DATA IN THIS EXERCISE —
┄┄┄┄┄┄
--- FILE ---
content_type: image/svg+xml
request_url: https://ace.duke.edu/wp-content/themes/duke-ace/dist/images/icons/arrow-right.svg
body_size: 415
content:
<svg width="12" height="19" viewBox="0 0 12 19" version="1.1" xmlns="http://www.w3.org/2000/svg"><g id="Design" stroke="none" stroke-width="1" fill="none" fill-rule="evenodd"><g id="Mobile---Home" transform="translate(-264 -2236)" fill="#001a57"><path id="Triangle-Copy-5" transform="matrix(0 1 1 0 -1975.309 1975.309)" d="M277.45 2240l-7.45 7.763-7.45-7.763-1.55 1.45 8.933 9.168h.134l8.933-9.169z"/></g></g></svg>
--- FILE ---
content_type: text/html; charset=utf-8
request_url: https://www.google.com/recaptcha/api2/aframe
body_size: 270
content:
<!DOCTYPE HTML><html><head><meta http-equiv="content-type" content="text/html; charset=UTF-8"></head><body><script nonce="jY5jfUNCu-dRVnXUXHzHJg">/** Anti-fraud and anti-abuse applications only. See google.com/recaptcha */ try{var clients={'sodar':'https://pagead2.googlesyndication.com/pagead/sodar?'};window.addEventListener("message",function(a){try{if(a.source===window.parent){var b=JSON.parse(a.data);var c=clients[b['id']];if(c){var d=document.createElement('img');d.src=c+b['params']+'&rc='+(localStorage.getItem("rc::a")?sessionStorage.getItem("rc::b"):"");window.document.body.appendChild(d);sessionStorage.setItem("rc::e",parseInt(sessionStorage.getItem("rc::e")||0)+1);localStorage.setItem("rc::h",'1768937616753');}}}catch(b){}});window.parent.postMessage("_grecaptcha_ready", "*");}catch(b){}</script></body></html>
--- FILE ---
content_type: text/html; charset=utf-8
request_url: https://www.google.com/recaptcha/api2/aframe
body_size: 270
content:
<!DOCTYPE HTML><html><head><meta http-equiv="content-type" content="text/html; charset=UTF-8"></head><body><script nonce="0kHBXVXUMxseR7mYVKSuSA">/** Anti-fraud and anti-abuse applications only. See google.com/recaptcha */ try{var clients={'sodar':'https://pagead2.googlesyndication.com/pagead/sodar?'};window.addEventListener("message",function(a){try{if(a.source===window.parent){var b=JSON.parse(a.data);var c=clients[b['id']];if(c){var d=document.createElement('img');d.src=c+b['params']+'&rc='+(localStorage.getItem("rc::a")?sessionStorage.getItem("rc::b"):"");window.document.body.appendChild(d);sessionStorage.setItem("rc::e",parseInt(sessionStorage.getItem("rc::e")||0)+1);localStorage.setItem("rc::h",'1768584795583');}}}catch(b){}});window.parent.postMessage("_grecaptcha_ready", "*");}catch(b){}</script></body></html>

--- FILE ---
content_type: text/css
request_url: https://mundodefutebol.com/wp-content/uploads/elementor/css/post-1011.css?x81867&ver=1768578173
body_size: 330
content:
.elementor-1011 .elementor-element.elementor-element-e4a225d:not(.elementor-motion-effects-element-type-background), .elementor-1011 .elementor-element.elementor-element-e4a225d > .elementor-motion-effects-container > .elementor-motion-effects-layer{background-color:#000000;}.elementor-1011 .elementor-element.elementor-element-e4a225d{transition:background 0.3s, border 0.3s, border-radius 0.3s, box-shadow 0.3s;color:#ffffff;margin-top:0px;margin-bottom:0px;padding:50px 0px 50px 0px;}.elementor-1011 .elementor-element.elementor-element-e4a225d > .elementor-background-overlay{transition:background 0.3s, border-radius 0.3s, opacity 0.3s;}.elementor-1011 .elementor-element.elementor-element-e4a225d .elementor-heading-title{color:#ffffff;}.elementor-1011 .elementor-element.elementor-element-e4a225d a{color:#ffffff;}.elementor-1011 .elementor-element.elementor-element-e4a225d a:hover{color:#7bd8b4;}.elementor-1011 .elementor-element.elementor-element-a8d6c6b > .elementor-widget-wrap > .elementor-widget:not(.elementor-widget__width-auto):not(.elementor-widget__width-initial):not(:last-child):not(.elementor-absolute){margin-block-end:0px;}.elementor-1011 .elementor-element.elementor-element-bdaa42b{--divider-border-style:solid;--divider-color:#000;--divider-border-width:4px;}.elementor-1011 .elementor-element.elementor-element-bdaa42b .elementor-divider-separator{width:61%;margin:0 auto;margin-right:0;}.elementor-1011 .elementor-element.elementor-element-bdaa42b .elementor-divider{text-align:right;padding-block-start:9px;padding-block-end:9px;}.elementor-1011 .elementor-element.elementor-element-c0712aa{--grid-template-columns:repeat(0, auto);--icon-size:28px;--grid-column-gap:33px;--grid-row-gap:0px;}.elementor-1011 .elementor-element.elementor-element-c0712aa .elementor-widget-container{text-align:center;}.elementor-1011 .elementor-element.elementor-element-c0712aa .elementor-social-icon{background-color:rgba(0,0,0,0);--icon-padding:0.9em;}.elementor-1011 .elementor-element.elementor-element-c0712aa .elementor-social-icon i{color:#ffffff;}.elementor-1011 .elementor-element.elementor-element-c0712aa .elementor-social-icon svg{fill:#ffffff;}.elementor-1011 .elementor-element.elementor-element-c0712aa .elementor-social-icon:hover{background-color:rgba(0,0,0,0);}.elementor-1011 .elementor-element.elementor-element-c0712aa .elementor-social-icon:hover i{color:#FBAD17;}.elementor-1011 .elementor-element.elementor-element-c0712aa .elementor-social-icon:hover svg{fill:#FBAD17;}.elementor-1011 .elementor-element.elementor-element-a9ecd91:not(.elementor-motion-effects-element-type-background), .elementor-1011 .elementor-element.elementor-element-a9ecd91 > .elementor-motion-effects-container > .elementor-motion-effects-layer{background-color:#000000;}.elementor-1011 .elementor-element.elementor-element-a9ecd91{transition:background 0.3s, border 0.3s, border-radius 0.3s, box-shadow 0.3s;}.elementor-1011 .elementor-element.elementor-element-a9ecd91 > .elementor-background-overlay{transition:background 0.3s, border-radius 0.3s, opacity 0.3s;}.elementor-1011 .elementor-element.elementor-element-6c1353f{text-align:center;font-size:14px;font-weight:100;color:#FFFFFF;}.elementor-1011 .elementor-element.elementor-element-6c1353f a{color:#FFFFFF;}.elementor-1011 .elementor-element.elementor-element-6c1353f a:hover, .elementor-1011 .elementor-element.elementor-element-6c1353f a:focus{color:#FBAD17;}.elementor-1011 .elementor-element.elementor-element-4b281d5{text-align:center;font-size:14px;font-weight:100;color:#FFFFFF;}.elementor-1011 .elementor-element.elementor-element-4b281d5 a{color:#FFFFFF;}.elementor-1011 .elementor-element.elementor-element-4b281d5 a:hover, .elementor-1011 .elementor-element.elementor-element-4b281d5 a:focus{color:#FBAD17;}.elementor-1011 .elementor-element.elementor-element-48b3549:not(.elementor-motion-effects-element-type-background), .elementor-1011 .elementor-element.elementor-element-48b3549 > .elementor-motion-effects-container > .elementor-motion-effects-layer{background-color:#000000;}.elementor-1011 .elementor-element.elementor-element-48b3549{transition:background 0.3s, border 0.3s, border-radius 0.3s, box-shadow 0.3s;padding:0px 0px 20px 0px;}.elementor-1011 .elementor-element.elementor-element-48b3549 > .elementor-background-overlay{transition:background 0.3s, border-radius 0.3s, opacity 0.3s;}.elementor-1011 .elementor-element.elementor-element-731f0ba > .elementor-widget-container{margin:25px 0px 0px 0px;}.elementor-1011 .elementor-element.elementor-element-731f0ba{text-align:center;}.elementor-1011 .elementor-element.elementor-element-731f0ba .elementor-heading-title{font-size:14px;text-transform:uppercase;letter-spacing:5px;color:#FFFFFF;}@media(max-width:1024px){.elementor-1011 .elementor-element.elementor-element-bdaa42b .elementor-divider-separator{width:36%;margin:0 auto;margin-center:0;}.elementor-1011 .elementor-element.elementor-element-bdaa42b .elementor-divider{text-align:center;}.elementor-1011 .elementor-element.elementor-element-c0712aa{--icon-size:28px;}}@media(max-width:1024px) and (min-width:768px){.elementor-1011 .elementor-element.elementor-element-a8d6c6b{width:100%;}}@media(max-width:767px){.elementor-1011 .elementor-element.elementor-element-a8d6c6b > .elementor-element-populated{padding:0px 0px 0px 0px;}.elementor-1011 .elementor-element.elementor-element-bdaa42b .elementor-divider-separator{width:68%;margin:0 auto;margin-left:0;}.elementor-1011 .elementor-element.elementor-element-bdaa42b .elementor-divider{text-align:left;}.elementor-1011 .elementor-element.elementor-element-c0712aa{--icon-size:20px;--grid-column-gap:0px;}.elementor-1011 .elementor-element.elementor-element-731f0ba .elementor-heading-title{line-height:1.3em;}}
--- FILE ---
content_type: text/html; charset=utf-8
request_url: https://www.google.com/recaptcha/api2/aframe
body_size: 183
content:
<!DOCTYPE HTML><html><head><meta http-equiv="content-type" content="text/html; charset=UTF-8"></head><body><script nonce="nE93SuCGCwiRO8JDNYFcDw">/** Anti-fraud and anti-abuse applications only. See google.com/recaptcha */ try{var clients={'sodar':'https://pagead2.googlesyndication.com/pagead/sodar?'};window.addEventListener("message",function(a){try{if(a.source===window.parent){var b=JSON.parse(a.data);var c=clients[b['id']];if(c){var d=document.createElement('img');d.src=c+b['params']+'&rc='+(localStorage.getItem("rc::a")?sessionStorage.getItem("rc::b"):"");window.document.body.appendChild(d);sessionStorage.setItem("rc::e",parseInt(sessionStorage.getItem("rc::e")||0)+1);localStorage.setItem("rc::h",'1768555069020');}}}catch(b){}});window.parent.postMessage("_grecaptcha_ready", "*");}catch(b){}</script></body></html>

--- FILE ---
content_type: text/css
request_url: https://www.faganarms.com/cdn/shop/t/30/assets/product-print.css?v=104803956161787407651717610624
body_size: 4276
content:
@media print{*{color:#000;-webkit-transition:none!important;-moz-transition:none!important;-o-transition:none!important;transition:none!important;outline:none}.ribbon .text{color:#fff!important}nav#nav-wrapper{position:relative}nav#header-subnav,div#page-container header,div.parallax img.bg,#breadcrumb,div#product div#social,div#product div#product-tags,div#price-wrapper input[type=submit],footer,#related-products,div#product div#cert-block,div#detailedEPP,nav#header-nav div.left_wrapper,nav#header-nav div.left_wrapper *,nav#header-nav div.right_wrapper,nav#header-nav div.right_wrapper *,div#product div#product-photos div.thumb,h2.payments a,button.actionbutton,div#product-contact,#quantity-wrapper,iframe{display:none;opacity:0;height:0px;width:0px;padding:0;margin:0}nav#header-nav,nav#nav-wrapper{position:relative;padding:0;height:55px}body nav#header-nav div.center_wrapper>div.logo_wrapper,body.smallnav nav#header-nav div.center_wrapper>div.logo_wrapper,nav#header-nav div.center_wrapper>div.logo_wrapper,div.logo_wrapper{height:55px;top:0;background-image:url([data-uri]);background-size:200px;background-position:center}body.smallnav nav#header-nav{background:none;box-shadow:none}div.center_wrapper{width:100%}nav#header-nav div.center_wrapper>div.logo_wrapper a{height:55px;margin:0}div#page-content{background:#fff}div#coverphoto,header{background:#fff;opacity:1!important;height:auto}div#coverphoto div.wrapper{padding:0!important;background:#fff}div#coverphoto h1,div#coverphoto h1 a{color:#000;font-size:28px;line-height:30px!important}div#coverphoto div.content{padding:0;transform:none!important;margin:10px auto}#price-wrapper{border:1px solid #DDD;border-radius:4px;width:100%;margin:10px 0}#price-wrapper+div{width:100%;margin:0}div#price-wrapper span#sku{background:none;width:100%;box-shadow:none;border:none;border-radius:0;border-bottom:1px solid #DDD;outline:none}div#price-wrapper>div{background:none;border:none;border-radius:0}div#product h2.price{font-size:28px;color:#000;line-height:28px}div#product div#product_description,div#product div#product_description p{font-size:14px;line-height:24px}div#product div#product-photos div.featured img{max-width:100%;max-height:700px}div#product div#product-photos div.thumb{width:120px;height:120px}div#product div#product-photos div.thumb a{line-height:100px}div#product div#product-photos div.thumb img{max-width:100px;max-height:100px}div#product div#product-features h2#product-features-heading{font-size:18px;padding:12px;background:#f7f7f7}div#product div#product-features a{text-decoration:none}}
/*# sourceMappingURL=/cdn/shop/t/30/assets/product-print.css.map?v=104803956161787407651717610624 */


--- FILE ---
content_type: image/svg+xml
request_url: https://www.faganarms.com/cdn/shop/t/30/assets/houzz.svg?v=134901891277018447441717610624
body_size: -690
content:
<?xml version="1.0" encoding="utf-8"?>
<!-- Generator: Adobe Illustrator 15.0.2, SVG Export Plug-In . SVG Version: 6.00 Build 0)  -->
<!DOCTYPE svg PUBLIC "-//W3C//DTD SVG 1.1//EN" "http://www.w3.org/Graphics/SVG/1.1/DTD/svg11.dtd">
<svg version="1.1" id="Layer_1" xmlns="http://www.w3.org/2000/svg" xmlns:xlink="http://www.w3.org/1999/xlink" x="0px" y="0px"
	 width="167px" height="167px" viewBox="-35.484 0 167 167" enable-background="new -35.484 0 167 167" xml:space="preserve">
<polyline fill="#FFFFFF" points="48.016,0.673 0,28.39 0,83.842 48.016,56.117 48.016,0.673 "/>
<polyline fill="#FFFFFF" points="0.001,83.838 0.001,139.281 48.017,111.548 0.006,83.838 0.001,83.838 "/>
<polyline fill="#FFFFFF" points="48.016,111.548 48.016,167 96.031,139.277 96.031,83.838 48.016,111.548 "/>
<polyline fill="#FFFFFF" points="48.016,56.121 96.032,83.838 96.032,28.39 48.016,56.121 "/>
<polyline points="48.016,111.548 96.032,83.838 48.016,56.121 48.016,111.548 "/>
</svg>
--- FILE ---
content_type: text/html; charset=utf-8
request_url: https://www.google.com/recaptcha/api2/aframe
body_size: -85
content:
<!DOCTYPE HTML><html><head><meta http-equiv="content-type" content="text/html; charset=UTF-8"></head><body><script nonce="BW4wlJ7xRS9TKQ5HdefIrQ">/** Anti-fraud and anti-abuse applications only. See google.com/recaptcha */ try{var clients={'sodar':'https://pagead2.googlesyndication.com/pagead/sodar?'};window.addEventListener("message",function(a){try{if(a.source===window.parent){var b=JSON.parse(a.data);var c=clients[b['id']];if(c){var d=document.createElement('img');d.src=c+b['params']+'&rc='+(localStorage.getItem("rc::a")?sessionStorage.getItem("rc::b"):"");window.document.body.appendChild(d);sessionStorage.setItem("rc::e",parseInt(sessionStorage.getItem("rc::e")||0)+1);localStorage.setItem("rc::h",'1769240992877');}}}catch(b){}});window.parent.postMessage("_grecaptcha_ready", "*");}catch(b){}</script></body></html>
┄┄┄┄┄┄
PROBLEM TO SOLVE —
The answer must consist of every line above that holds the string "assets", copied exactly.

ANSWER TO THIS TASK —
request_url: https://www.faganarms.com/cdn/shop/t/30/assets/product-print.css?v=104803956161787407651717610624
/*# sourceMappingURL=/cdn/shop/t/30/assets/product-print.css.map?v=104803956161787407651717610624 */
request_url: https://www.faganarms.com/cdn/shop/t/30/assets/houzz.svg?v=134901891277018447441717610624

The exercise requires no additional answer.